Dennis Gardner helped his sister, Audrey along the cobblestone path leading to First Baptist Church. His wife, Jackie, walked in front of them, heading for the “Let Freedom Ring” celebration at the historic house of worship.
“This is a grand celebration here at the church and for the local people of Williamsburg,” Jackie Gardner said, pointing to the church founded by slaves. “These celebrations are the beginning of a dialog about race in this country. It’s an exciting time.”
Monday’s service was a celebration of the first day of Black History Month, as the church commemorated the restoration of its Freedom Bell, which was done through a partnership with the Colonial Williamsburg Foundation and the Ford Foundation in recognition of the church’s 240th anniversary.
Her husband, who has been a church member since it was located on Nassau Street in the 1950s, added, “We’re so happy to be here and witness this. We wouldn’t have missed it.”
New Williamsburg resident Sophia Wirkkala and her three home schooled children Olivia, 14, Vinnie, 10, and Nicholas, 16, saw a news report on the ceremony, and came out for it.
“I’m the biggest Harriet Tubman fan there is,” Sophia Wirkkala said. “We came out because this is an important celebration of our history as a nation.”

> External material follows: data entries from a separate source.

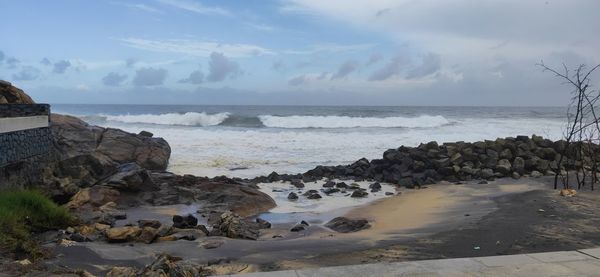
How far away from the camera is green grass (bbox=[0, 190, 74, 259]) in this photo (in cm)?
607

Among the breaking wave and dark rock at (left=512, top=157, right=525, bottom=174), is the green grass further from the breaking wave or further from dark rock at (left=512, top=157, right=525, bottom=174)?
the breaking wave

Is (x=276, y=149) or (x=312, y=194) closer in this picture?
(x=312, y=194)

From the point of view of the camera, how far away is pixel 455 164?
54.4 ft

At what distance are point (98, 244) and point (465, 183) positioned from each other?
10989 millimetres

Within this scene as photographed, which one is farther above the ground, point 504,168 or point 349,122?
point 349,122

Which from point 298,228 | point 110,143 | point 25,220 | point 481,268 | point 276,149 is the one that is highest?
point 481,268

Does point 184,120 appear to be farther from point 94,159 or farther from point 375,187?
point 375,187

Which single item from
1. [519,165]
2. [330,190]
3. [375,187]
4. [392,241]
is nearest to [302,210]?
[330,190]

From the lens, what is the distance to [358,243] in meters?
7.40

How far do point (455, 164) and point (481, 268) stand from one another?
1196 cm

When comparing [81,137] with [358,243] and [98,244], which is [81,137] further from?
[358,243]

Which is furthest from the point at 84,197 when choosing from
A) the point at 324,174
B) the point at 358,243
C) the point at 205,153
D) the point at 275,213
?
the point at 205,153

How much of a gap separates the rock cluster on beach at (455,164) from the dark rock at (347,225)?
5.57 meters

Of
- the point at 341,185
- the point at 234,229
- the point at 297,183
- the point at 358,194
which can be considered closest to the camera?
the point at 234,229
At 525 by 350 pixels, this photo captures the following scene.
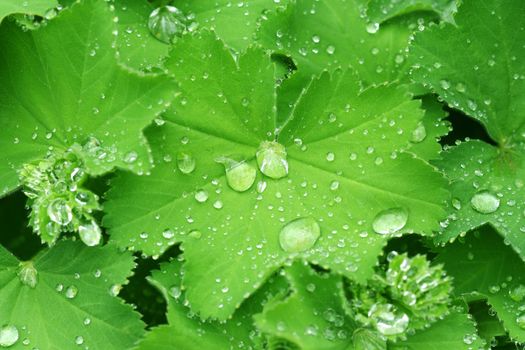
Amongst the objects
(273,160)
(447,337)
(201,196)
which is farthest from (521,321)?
(201,196)

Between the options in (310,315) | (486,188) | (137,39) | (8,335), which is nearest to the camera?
(310,315)

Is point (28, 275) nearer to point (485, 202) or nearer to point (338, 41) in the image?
point (338, 41)

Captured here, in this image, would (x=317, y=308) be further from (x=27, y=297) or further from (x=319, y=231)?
(x=27, y=297)

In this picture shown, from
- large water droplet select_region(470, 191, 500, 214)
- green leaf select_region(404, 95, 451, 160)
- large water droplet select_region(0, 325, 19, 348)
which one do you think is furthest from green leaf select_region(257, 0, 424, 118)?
large water droplet select_region(0, 325, 19, 348)

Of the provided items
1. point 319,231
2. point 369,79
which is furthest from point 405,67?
point 319,231

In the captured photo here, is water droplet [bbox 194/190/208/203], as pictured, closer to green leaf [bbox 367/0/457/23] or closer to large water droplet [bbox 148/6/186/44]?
large water droplet [bbox 148/6/186/44]

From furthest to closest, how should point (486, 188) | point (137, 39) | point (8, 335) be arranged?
point (137, 39), point (486, 188), point (8, 335)
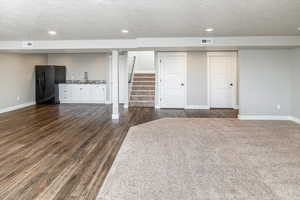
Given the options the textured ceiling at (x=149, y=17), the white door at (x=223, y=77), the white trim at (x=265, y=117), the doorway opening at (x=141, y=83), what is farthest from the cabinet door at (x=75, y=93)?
the white trim at (x=265, y=117)

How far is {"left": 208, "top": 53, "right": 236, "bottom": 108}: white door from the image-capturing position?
839 centimetres

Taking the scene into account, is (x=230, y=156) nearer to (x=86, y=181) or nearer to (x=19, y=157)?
(x=86, y=181)

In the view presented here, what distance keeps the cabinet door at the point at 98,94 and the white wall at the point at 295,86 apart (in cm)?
683

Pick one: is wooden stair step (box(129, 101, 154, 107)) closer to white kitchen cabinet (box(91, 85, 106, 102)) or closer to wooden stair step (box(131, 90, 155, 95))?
wooden stair step (box(131, 90, 155, 95))

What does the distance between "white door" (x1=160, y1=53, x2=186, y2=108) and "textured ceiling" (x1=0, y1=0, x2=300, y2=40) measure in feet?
10.5

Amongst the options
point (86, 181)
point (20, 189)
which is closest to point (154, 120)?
point (86, 181)

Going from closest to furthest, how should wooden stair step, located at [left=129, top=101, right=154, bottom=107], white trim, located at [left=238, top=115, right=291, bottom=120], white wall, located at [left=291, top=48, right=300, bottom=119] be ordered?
white wall, located at [left=291, top=48, right=300, bottom=119]
white trim, located at [left=238, top=115, right=291, bottom=120]
wooden stair step, located at [left=129, top=101, right=154, bottom=107]

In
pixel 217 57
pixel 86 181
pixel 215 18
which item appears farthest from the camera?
pixel 217 57

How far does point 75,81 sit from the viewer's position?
1017 centimetres

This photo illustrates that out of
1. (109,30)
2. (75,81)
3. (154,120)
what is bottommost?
(154,120)

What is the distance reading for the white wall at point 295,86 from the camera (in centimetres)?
607

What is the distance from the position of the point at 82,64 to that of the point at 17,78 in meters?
2.68

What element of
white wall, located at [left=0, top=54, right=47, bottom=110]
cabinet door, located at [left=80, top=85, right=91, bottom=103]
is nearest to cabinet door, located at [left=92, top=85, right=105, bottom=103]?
cabinet door, located at [left=80, top=85, right=91, bottom=103]

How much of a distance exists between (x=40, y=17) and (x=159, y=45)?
9.68 feet
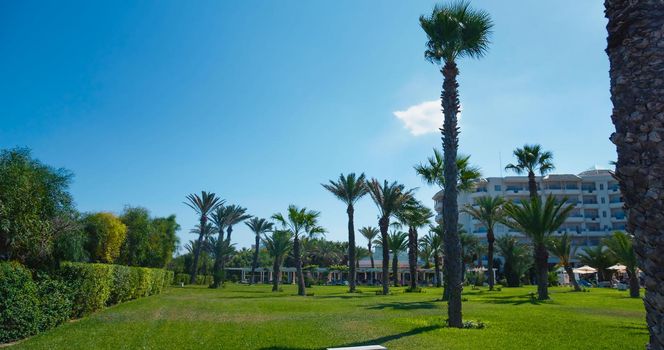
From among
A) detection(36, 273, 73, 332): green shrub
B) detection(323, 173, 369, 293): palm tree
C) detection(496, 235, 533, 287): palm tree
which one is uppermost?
detection(323, 173, 369, 293): palm tree

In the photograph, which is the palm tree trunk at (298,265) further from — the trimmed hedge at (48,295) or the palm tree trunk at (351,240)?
the trimmed hedge at (48,295)

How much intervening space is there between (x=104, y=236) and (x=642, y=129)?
36794 millimetres

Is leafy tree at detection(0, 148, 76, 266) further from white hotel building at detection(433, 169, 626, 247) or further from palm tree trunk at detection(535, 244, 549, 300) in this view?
white hotel building at detection(433, 169, 626, 247)

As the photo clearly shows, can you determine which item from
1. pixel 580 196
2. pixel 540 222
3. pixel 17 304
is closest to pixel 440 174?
pixel 540 222

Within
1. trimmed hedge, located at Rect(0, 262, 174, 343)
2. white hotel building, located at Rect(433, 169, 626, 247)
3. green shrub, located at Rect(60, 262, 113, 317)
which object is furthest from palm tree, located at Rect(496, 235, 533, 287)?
green shrub, located at Rect(60, 262, 113, 317)

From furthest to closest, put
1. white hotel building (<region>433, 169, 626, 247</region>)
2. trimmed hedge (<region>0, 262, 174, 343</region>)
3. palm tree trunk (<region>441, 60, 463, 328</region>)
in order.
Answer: white hotel building (<region>433, 169, 626, 247</region>) → palm tree trunk (<region>441, 60, 463, 328</region>) → trimmed hedge (<region>0, 262, 174, 343</region>)

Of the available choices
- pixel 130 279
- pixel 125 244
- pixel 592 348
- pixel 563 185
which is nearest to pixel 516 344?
→ pixel 592 348

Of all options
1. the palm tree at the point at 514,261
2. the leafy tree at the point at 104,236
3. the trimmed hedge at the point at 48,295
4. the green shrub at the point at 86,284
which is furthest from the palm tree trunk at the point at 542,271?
the leafy tree at the point at 104,236

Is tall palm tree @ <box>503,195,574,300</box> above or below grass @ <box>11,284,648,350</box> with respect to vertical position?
above

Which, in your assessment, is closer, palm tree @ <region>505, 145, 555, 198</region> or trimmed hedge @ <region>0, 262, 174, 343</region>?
trimmed hedge @ <region>0, 262, 174, 343</region>

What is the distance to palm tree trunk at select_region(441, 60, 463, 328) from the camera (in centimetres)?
1510

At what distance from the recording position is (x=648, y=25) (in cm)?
496

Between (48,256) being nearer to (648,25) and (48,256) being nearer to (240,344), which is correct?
(240,344)

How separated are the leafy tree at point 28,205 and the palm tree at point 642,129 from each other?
16.3 meters
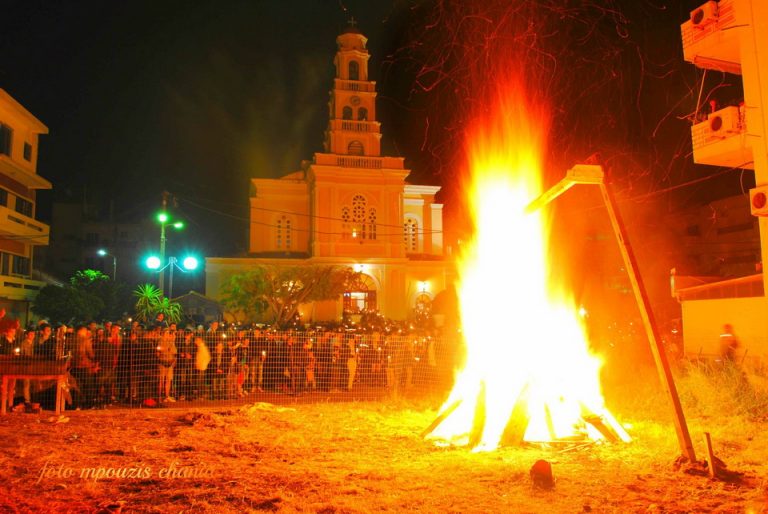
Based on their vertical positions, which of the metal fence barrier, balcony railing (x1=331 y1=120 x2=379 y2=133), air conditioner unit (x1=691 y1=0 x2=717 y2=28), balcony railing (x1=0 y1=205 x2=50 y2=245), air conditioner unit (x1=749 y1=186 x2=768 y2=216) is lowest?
the metal fence barrier

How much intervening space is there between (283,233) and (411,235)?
808 centimetres

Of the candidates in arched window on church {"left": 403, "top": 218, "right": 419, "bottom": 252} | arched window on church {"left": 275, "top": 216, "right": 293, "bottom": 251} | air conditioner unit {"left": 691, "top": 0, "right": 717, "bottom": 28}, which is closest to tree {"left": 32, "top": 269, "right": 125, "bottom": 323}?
arched window on church {"left": 275, "top": 216, "right": 293, "bottom": 251}

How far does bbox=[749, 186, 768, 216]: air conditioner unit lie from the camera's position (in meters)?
11.7

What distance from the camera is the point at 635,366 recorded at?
1572 centimetres

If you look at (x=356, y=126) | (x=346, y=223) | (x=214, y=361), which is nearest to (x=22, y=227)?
(x=346, y=223)

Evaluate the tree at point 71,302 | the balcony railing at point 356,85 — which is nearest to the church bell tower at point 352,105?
the balcony railing at point 356,85

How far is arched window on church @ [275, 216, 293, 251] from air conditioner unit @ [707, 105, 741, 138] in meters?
26.4

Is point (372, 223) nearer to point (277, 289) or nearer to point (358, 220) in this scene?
point (358, 220)

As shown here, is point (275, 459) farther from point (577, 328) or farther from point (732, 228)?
point (732, 228)

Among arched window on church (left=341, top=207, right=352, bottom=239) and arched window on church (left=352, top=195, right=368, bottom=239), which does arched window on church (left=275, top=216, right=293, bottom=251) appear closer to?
arched window on church (left=341, top=207, right=352, bottom=239)

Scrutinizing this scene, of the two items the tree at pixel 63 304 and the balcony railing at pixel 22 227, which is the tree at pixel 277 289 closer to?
the tree at pixel 63 304

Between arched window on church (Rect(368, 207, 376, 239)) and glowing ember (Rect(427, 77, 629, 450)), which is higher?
arched window on church (Rect(368, 207, 376, 239))

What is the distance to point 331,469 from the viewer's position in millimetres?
7023

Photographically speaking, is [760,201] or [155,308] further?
[155,308]
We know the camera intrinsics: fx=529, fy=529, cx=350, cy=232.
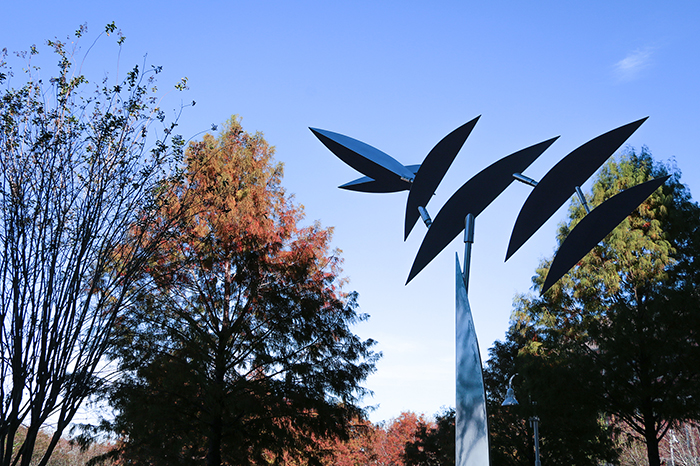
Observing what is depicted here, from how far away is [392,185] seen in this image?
6891mm

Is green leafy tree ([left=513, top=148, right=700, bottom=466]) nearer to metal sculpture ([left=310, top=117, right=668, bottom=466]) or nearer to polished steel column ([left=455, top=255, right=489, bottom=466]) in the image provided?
metal sculpture ([left=310, top=117, right=668, bottom=466])

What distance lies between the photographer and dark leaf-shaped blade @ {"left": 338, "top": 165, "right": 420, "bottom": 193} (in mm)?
6836

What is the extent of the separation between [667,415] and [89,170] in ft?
35.4

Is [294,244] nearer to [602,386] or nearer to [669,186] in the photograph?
[602,386]

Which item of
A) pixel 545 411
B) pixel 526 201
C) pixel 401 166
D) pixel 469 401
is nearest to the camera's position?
pixel 469 401

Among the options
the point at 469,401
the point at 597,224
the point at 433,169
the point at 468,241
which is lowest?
the point at 469,401

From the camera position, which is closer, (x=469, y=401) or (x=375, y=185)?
(x=469, y=401)

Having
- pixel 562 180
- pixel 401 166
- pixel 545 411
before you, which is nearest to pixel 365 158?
pixel 401 166

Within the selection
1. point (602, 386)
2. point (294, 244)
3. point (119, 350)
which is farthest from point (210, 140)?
point (602, 386)

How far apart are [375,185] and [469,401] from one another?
324 cm

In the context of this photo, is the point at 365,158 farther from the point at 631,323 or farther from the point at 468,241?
the point at 631,323

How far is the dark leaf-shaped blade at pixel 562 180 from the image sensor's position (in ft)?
18.2

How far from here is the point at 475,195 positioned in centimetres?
581

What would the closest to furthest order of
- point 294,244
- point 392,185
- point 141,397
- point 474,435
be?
point 474,435 < point 392,185 < point 141,397 < point 294,244
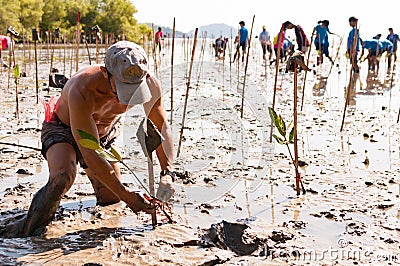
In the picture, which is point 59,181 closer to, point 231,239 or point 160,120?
point 160,120

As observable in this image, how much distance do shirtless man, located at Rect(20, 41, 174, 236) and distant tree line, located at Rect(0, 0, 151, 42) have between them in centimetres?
2522

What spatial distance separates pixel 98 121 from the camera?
301 centimetres

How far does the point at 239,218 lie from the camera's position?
9.98ft

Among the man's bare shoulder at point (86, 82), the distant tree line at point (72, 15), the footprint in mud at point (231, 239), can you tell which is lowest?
the footprint in mud at point (231, 239)

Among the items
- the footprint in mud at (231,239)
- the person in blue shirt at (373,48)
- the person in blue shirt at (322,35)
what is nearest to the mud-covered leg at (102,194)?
Result: the footprint in mud at (231,239)

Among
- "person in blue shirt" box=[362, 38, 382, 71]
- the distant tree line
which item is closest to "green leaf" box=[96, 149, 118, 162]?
"person in blue shirt" box=[362, 38, 382, 71]

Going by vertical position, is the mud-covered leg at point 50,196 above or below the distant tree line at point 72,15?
below

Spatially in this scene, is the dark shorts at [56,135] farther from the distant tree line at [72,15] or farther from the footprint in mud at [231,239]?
the distant tree line at [72,15]

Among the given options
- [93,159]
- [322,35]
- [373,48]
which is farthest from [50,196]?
[373,48]

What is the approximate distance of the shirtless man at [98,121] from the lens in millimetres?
2449

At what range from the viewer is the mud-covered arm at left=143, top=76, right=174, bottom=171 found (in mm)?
2824

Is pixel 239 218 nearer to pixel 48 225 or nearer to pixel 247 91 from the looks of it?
pixel 48 225

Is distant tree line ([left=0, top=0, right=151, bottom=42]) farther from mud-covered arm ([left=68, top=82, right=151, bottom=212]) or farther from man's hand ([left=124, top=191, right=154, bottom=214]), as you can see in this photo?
man's hand ([left=124, top=191, right=154, bottom=214])

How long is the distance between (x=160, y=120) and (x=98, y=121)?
17.2 inches
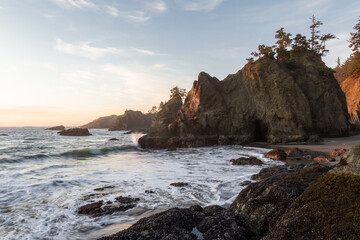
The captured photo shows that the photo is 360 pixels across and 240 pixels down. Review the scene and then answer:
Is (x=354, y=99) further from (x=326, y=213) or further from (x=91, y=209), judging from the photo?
(x=91, y=209)

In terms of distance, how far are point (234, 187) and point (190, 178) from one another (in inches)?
110

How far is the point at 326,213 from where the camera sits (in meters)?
2.73

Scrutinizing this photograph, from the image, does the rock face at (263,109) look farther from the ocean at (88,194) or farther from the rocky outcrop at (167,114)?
the rocky outcrop at (167,114)

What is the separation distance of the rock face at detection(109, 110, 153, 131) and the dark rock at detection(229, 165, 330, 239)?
103m

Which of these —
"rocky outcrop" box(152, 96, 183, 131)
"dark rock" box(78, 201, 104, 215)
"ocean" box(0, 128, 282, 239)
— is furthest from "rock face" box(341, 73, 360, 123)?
"dark rock" box(78, 201, 104, 215)

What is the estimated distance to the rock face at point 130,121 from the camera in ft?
346

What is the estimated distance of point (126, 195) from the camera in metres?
8.36

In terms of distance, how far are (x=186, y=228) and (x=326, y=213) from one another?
2.50m

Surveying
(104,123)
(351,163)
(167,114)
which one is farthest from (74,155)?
(104,123)

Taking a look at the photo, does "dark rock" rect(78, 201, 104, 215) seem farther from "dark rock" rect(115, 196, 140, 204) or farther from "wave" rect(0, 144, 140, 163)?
"wave" rect(0, 144, 140, 163)

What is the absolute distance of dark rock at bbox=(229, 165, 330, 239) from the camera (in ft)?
11.9

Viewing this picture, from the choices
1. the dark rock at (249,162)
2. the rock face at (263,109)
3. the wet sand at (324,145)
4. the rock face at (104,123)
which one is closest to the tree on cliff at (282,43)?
the rock face at (263,109)

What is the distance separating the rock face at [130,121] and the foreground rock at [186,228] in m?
103

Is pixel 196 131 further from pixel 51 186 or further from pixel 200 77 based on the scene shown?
pixel 51 186
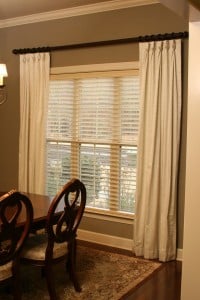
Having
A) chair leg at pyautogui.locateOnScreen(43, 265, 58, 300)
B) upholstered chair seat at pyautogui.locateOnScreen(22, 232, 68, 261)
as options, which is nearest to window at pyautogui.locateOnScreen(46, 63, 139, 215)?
upholstered chair seat at pyautogui.locateOnScreen(22, 232, 68, 261)

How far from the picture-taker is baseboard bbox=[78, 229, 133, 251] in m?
4.30

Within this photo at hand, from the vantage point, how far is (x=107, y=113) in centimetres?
439

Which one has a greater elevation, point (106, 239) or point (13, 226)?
point (13, 226)

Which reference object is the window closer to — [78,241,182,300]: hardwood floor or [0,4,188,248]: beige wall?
[0,4,188,248]: beige wall

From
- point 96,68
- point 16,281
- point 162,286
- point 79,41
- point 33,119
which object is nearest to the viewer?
point 16,281

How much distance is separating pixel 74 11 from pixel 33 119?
1.43 metres

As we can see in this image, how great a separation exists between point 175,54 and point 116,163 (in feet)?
4.53

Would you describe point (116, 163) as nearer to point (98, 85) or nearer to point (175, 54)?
point (98, 85)

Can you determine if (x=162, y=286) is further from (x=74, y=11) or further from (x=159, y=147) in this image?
(x=74, y=11)

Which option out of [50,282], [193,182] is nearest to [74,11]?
[193,182]

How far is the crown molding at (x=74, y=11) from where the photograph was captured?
13.5ft

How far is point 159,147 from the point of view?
13.0 ft

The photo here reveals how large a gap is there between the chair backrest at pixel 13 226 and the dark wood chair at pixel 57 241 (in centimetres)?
20

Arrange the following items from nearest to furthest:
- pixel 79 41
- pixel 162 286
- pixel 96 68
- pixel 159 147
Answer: pixel 162 286
pixel 159 147
pixel 96 68
pixel 79 41
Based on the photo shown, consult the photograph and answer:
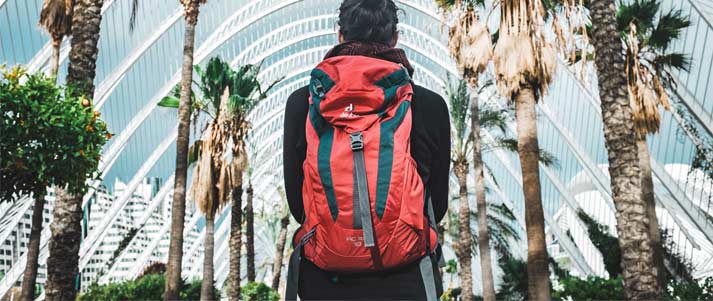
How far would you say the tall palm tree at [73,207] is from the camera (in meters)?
9.41

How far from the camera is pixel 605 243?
1183 inches

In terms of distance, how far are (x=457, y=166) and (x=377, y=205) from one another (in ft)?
89.5

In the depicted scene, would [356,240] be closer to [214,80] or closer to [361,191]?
[361,191]

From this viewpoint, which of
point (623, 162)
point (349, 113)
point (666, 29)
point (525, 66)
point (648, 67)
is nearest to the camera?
point (349, 113)

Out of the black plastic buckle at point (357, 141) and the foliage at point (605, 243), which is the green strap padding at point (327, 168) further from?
the foliage at point (605, 243)

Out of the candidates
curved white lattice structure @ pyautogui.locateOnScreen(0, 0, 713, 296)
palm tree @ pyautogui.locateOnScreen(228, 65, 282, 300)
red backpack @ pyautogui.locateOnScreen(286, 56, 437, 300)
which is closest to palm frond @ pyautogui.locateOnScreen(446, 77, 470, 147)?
curved white lattice structure @ pyautogui.locateOnScreen(0, 0, 713, 296)

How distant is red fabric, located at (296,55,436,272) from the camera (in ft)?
6.33

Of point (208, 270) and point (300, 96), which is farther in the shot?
point (208, 270)

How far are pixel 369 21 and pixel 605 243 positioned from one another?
30.2 metres

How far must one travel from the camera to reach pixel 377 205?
1.93m

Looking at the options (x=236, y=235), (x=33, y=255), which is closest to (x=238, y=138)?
(x=236, y=235)

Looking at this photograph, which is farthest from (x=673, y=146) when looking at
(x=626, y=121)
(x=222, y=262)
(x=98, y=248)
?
(x=222, y=262)

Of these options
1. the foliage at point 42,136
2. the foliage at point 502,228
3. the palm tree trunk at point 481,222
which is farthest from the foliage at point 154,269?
the foliage at point 42,136

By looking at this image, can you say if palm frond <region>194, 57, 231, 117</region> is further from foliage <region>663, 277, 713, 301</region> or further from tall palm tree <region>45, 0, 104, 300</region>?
foliage <region>663, 277, 713, 301</region>
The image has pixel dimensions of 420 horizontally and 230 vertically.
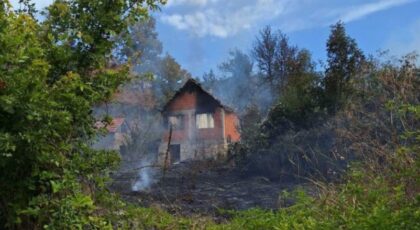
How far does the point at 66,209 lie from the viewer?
391 centimetres

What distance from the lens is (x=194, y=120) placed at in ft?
106

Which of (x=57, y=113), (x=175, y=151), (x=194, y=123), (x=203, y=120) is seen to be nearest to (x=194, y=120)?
(x=194, y=123)

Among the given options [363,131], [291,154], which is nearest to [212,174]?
[291,154]

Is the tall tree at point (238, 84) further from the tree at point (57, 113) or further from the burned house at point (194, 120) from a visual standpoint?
the tree at point (57, 113)

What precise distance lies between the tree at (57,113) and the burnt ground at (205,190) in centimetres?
450

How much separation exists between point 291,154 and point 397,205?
49.8 feet

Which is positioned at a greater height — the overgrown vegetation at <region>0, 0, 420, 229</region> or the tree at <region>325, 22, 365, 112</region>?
the tree at <region>325, 22, 365, 112</region>

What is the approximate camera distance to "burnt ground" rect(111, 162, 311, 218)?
11.7m

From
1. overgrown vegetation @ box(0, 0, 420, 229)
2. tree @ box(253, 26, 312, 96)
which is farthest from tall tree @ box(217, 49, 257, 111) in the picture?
overgrown vegetation @ box(0, 0, 420, 229)

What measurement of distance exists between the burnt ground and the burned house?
7.15 metres

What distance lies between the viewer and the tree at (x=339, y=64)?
1903 centimetres

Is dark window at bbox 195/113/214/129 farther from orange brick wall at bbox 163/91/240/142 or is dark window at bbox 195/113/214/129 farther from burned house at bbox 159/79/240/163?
orange brick wall at bbox 163/91/240/142

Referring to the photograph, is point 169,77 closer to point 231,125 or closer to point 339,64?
point 231,125

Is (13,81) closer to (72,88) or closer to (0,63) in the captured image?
(0,63)
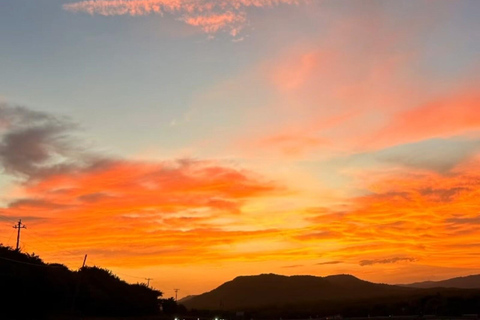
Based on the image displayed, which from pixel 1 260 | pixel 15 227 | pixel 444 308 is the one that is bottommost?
pixel 444 308

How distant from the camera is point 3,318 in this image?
204 feet

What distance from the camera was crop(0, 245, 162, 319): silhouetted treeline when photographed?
214 ft

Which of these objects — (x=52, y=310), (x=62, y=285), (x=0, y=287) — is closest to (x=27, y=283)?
(x=0, y=287)

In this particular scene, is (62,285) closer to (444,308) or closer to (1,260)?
(1,260)

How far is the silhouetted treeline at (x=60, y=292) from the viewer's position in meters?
65.1

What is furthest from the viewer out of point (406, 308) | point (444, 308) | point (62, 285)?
point (406, 308)

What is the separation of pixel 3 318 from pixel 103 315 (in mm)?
35239

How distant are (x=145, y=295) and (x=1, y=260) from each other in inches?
2179

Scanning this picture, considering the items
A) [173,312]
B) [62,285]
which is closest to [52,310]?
[62,285]

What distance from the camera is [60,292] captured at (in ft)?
268

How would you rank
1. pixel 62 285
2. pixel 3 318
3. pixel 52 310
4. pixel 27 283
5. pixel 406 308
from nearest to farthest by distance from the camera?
pixel 3 318
pixel 27 283
pixel 52 310
pixel 62 285
pixel 406 308

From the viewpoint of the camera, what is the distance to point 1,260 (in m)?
70.4

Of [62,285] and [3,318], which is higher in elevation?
[62,285]

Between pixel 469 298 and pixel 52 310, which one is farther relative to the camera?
pixel 469 298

Wirkkala read the church’s history to her children Monday and wanted them to to see the history they now live around. The family didn’t know the church’s event was invitation only, so they ended up at Kimball Theater to watch it on the big screen.
People came from across the region to celebrate the church’s rehabbed bell and historic event.
Hampton University's choir kicked off the star-studded event, which featured the Rev. Jesse Jackson Sr., soul legend Dionne Warwick and iconic R&B singer Valarie Simpson.
First Baptist Church in Williamsburg fell silent as Simpson played the first few keys on the piano she sat at in the sanctuary. “Are we having church in here this morning?” said Simpson, half of the hit duo Ashford & Simpson.
The congregation responded with throaty amens. She invited the Hampton University choir, seated behind the Rev. Jackson, to stand and sing with her impromptu.
“We don’t need no rehearsal,” Simpson said. The attendees joined hands across the aisle as she belted out her hit song “Reach out and Touch (Somebody’s Hand).”
The church's long history hummed through it today as the voices inside rose in song.
Founded in 1776 by enslaved men and women, First Baptist Church is recognized as one of the oldest African-American congregations in the country.
The bell fell silent due to structural issues in the 1950s. It was restored recently.
Colonial Williamsburg Foundation President Mitchell Reiss, Jackson U.S. Rep. Robert C. “Bobby” Scott, D-Newport News, and U.S. Ambassador Suzan Johnson Cook each took turns pulling on a rope in the church’s foyer, tolling the bell for the crowd outside on Scotland Street to hear.
Outside the church, Leo and Jene Davis talked about how moved they were by the ceremony.
"This was truly a blessing. It was all God," Leo Davis said. "I'm still trembling from it."
Jene Davis called Monday's ceremony "powerful and very moving."
The couple hadn't planned on coming to the church celebration Monday, but when they drove by and saw the crowd, they stopped. The two snagged the last two available seats inside the sanctuary.
"We were moved by this. I'm so glad we came," Leo Davis added.
The celebration continues tonight from 7-9 p.m. at the Concert for Hope and awards gala, hosted by Danny Glover. A special award will be presented to Dr. Bernard Lafayette, a leader in the Selma Voting Rights Movement. The concert also includes performances from the legendary Dionne Warwick, Valerie Simpson, Esperanza Spalding and the Hampton University Choir.